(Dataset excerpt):
◆ ◆ ◆ ◆ ◆ ◆ ◆

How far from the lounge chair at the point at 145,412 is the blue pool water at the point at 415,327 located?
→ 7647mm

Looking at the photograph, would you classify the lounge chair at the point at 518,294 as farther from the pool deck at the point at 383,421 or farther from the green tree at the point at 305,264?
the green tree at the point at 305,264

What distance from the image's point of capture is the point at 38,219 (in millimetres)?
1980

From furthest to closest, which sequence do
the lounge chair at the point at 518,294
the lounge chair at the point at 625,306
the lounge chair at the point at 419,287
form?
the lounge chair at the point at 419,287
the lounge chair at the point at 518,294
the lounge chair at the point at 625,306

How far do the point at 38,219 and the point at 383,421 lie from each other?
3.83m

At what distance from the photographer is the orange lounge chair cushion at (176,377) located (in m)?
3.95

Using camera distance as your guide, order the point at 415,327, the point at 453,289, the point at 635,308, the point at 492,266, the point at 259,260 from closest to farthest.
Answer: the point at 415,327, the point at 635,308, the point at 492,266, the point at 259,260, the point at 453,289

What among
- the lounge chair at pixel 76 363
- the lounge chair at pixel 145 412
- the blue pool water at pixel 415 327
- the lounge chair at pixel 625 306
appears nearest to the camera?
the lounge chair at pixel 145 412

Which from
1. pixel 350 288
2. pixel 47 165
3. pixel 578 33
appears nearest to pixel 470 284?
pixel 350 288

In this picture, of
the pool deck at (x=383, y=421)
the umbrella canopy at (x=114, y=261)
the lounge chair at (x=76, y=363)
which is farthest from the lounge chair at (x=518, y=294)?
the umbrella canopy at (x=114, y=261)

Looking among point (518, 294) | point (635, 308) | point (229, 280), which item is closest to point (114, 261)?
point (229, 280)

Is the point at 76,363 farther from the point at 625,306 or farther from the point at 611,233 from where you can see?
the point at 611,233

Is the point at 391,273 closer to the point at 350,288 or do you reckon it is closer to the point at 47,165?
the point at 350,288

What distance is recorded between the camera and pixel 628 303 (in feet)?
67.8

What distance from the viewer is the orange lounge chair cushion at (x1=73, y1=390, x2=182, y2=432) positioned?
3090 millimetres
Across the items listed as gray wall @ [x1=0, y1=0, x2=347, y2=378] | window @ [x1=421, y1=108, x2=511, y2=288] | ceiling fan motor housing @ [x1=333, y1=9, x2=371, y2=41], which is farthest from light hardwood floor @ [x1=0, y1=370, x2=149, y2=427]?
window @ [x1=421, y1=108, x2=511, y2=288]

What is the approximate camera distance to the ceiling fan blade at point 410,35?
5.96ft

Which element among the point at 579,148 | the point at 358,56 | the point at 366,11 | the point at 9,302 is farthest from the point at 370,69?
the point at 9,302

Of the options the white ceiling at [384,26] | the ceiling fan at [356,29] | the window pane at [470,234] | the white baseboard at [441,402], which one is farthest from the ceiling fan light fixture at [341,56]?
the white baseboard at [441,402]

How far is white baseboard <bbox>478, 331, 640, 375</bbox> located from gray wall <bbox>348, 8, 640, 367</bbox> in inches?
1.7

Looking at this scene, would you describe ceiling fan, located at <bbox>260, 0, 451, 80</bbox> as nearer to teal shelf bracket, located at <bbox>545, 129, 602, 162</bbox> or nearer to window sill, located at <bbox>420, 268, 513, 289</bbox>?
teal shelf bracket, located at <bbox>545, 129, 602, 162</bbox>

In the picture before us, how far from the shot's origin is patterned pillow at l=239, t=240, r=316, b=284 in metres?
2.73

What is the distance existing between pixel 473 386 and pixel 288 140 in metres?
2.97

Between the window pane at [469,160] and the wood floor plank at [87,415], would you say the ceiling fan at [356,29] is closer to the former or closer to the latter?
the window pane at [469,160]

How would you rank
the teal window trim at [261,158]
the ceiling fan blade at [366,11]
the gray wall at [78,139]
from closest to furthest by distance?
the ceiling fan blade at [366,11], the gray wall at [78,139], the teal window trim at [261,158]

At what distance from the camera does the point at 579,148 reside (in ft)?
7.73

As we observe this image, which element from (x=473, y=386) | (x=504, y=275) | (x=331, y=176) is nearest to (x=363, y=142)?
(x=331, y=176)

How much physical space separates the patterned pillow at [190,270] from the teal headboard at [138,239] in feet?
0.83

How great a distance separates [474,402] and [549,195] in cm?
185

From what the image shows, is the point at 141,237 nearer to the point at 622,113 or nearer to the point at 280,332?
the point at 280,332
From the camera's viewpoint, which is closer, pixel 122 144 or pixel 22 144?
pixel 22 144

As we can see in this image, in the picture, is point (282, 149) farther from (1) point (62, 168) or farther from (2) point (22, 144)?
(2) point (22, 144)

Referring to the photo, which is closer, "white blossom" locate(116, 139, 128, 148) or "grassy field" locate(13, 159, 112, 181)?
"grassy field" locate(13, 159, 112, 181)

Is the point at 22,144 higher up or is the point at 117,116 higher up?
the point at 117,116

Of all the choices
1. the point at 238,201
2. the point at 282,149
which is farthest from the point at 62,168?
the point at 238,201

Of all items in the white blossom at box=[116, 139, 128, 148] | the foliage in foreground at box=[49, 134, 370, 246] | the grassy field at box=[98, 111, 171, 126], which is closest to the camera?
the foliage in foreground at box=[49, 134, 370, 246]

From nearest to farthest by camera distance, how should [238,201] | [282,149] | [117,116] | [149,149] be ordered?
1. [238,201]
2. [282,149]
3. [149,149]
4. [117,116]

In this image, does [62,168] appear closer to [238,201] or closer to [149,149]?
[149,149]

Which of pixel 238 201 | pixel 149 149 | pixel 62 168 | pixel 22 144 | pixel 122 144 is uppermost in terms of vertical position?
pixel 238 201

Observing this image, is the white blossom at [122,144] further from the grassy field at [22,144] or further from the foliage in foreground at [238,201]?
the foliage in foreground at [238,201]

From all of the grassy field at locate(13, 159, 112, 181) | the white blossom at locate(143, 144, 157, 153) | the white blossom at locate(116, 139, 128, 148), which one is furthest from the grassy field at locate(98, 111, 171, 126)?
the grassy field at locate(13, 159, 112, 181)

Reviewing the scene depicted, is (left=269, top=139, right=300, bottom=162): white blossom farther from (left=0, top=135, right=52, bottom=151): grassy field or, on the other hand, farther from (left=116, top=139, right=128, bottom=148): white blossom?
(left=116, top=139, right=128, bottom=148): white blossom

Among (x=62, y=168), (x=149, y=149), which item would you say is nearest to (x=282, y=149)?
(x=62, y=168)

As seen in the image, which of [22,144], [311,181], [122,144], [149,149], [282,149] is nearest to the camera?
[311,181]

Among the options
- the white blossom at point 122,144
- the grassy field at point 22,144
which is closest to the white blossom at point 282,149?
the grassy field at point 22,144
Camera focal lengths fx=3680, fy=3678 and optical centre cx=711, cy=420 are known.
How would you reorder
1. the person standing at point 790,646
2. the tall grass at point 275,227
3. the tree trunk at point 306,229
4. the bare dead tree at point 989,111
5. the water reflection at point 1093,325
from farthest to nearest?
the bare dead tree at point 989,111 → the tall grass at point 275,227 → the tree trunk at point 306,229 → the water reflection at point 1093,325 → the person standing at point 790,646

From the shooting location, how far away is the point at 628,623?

◆ ◆ ◆ ◆ ◆ ◆ ◆

(Given task): Print the material once more, exactly.

(Expected answer):
How far from the lounge chair at the point at 145,412 is the blue pool water at the point at 415,327 located?
→ 7647mm

Looking at the photograph, would you classify the lounge chair at the point at 518,294 as farther from the pool deck at the point at 383,421 or farther from the green tree at the point at 305,264?
the green tree at the point at 305,264

What distance from the image's point of capture is the point at 38,219 (in millimetres)?
1980

From furthest to closest, which sequence do
the lounge chair at the point at 518,294
the lounge chair at the point at 625,306
the lounge chair at the point at 419,287
form?
the lounge chair at the point at 419,287
the lounge chair at the point at 518,294
the lounge chair at the point at 625,306

How far do the point at 38,219 and the point at 383,421 lie from each other?
3.83m

At what distance from the photographer is the orange lounge chair cushion at (176,377) located (in m)?
3.95

Using camera distance as your guide, order the point at 415,327, the point at 453,289, the point at 635,308, the point at 492,266, the point at 259,260 from closest to farthest.
Answer: the point at 415,327, the point at 635,308, the point at 492,266, the point at 259,260, the point at 453,289

What among
- the lounge chair at pixel 76 363
- the lounge chair at pixel 145 412
- the blue pool water at pixel 415 327
- the lounge chair at pixel 625 306
appears nearest to the camera?
the lounge chair at pixel 145 412

Which from
1. pixel 350 288
2. pixel 47 165
3. pixel 578 33
appears nearest to pixel 470 284?
pixel 350 288

In this picture, of
the pool deck at (x=383, y=421)
the umbrella canopy at (x=114, y=261)
the lounge chair at (x=76, y=363)
which is farthest from the lounge chair at (x=518, y=294)?
the umbrella canopy at (x=114, y=261)

Looking among point (518, 294) | point (635, 308) | point (229, 280), which item is closest to point (114, 261)?
point (229, 280)

Is the point at 76,363 farther from the point at 625,306 or farther from the point at 611,233 from where you can see?
the point at 611,233

Is the point at 391,273 closer to the point at 350,288 or do you reckon it is closer to the point at 47,165?
the point at 350,288

What distance is recorded between the camera and pixel 628 303 (in feet)?
67.8

What distance from the viewer is the orange lounge chair cushion at (x1=73, y1=390, x2=182, y2=432) positioned?
3090 millimetres
Across the items listed as gray wall @ [x1=0, y1=0, x2=347, y2=378] | window @ [x1=421, y1=108, x2=511, y2=288] | ceiling fan motor housing @ [x1=333, y1=9, x2=371, y2=41], which is farthest from light hardwood floor @ [x1=0, y1=370, x2=149, y2=427]?
window @ [x1=421, y1=108, x2=511, y2=288]

What is the approximate camera distance to the ceiling fan blade at point 410,35?
5.96ft

Which element among the point at 579,148 | the point at 358,56 | the point at 366,11 | the point at 9,302 is farthest from the point at 370,69?
the point at 9,302

Of the options the white ceiling at [384,26] | the ceiling fan at [356,29] | the window pane at [470,234] | the white baseboard at [441,402], which one is farthest from the ceiling fan light fixture at [341,56]?
the white baseboard at [441,402]

How far is white baseboard <bbox>478, 331, 640, 375</bbox> located from gray wall <bbox>348, 8, 640, 367</bbox> in inches?
1.7

Looking at this scene, would you describe ceiling fan, located at <bbox>260, 0, 451, 80</bbox> as nearer to teal shelf bracket, located at <bbox>545, 129, 602, 162</bbox> or nearer to window sill, located at <bbox>420, 268, 513, 289</bbox>?
teal shelf bracket, located at <bbox>545, 129, 602, 162</bbox>

In the picture before us, how far from the shot's origin is patterned pillow at l=239, t=240, r=316, b=284 in metres?
2.73

What is the distance existing between pixel 473 386 and pixel 288 140 in metres?
2.97

Between the window pane at [469,160] and the wood floor plank at [87,415], would you say the ceiling fan at [356,29] is closer to the former or closer to the latter?
the window pane at [469,160]

How would you rank
the teal window trim at [261,158]
the ceiling fan blade at [366,11]
the gray wall at [78,139]
from closest to furthest by distance?
the ceiling fan blade at [366,11], the gray wall at [78,139], the teal window trim at [261,158]

At what distance from the camera does the point at 579,148 reside (in ft)?
7.73

As we observe this image, which element from (x=473, y=386) | (x=504, y=275) | (x=331, y=176) is nearest to (x=363, y=142)?
(x=331, y=176)

How much physical space separates the patterned pillow at [190,270] from the teal headboard at [138,239] in feet?
0.83

How great a distance separates [474,402] and [549,195] in cm?
185

From what the image shows, is the point at 141,237 nearer to the point at 622,113 or nearer to the point at 280,332?
the point at 280,332
From the camera's viewpoint, which is closer, pixel 122 144 or pixel 22 144?
pixel 22 144

As we can see in this image, in the picture, is point (282, 149) farther from (1) point (62, 168) or farther from (2) point (22, 144)?
(2) point (22, 144)

Referring to the photo, which is closer, "white blossom" locate(116, 139, 128, 148) or "grassy field" locate(13, 159, 112, 181)?
"grassy field" locate(13, 159, 112, 181)

Is the point at 22,144 higher up or is the point at 117,116 higher up?
the point at 117,116

Of all the choices
1. the point at 238,201
2. the point at 282,149
which is farthest from the point at 62,168?
the point at 238,201

Of all items in the white blossom at box=[116, 139, 128, 148] | the foliage in foreground at box=[49, 134, 370, 246] | the grassy field at box=[98, 111, 171, 126], which is closest to the camera?
the foliage in foreground at box=[49, 134, 370, 246]

From nearest to farthest by camera distance, how should [238,201] | [282,149] | [117,116] | [149,149] be ordered?
1. [238,201]
2. [282,149]
3. [149,149]
4. [117,116]

In this image, does [62,168] appear closer to [238,201] or closer to [149,149]?
[149,149]

Which of pixel 238 201 | pixel 149 149 | pixel 62 168 | pixel 22 144 | pixel 122 144 is uppermost in terms of vertical position?
pixel 238 201

Observing this image, is the white blossom at [122,144] further from the grassy field at [22,144] or further from the foliage in foreground at [238,201]?
the foliage in foreground at [238,201]

From all of the grassy field at locate(13, 159, 112, 181) | the white blossom at locate(143, 144, 157, 153) | the white blossom at locate(116, 139, 128, 148), which one is furthest from the grassy field at locate(98, 111, 171, 126)?
the grassy field at locate(13, 159, 112, 181)

Reviewing the scene depicted, is (left=269, top=139, right=300, bottom=162): white blossom farther from (left=0, top=135, right=52, bottom=151): grassy field or, on the other hand, farther from (left=116, top=139, right=128, bottom=148): white blossom?
(left=116, top=139, right=128, bottom=148): white blossom

Among (x=62, y=168), (x=149, y=149), which item would you say is nearest to (x=282, y=149)?
(x=62, y=168)

As seen in the image, which of [22,144], [311,181], [122,144], [149,149], [282,149] is nearest to the camera?
[311,181]

Among the options
- the white blossom at point 122,144
- the grassy field at point 22,144
which is closest to the white blossom at point 282,149?
the grassy field at point 22,144
Camera focal lengths fx=3680, fy=3678 and optical centre cx=711, cy=420 are known.
How would you reorder
1. the person standing at point 790,646
2. the tall grass at point 275,227
3. the tree trunk at point 306,229
4. the bare dead tree at point 989,111
5. the water reflection at point 1093,325
from farthest to nearest?
the bare dead tree at point 989,111 → the tall grass at point 275,227 → the tree trunk at point 306,229 → the water reflection at point 1093,325 → the person standing at point 790,646

From the shooting location, how far away is the point at 628,623?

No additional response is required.